- Relator(a)
- Alexandre de Souza Agra Belmonte
- Órgão julgador
- 3ª Turma
- Data do julgamento
- 27/10/2021
- Data de publicação
- 05/11/2021
TST – Agravo 0100902-87.2017.5.01.0041, Rel. Alexandre de Souza Agra Belmonte, 3ª Turma, j. 27/10/2021, p. 05/11/2021
EMENTA: AGRAVO. AGRAVO DE INSTRUMENTO. RECURSO DE REVISTA. ACÓRDÃO REGIONAL PUBLICADO NA VIGÊNCIA DAS LEIS 13.015/2014 E 13.467/2017. BENEFÍCIOS DA ASSISTÊNCIA JUDICIÁRIA GRATUITA. EMPREGADOR PESSOA JURÍDICA. DESERÇÃO. Discute-se nos autos a concessão dos benefícios da justiça gratuita à pessoa jurídica, com o fim de isentá-la do recolhimento do depósito recursal. Nesse aspecto, a Lei nº 13.467/2017 inseriu o § 10 do art. 899 da CLT, que prevê a isenção do depósito recursal aos beneficiários da justiça gratuita.
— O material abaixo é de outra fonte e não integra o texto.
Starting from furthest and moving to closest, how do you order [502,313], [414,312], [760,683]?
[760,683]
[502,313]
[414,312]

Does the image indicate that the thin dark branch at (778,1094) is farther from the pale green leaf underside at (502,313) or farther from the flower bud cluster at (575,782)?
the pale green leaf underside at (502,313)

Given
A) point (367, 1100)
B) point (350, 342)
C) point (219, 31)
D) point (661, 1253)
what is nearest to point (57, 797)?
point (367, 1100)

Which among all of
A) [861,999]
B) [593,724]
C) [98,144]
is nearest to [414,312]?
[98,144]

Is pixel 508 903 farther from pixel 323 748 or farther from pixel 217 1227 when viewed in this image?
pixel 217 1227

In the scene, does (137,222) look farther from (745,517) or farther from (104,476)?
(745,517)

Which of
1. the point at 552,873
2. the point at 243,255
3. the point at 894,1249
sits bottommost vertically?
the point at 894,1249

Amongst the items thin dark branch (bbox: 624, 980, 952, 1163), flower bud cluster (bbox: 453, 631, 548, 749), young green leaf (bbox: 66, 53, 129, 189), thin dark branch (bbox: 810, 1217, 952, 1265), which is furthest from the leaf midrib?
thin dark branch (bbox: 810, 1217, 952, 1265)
Por outro lado, o § 4º do art. 790 da CLT, também incluído pela referida lei, dispõe que "O benefício da justiça gratuita será concedido à parte que comprovar insuficiência de recursos para o pagamento das custas do processo". Logo, a comprovação da insuficiência de recursos é requisito para concessão da gratuidade de justiça. Tal entendimento já estava sedimentado na jurisprudência desta Corte, conforme item II da Súmula 463/TST: "no caso de pessoa jurídica, não basta a mera declaração: é necessária a demonstração cabal de impossibilidade de a parte arcar com as despesas do processo". No caso dos autos, o Tribunal Regional negou seguimento ao recurso de revista, indeferindo os benefícios da justiça gratuita à ré, por entender que não ficou comprovada a insuficiência de recursos. Ademais, esta c. Corte pacificou o entendimento de estar a parte recorrente obrigada a efetuar o depósito legal, integralmente, em relação a cada novo recurso interposto, sob pena de deserção, somente não se exigindo nenhum outro depósito quando atingido o valor da condenação (Súmula nº 128, I, do TST). Logo, era imprescindível, nos termos da referida súmula, que a reclamada, por ocasião da interposição do recurso de revista, depositasse a diferença do valor total da condenação ou o valor legal mínimo vigente. Por outro lado, não há que se falar em concessão de prazo para a comprovação do recolhimento do depósito recursal e das custas no presente caso, uma vez que se trata de ausência desta comprovação e não de mero recolhimento insuficiente, o que foge ao previsto no art. 1.007, §2°, do CPC. Assim, não foram observados o comando de lei e o disposto na Súmula nº 463, II, do TST, razão pela qual deve ser mantida a deserção declarada. Agravo conhecido e desprovido. (Tribunal Superior do Trabalho (3ª Turma). Acórdão: 0100902-87.2017.5.01.0041. Relator(a): ALEXANDRE DE SOUZA AGRA BELMONTE. Data de julgamento: 27/10/2021. Juntado aos autos em 05/11/2021.)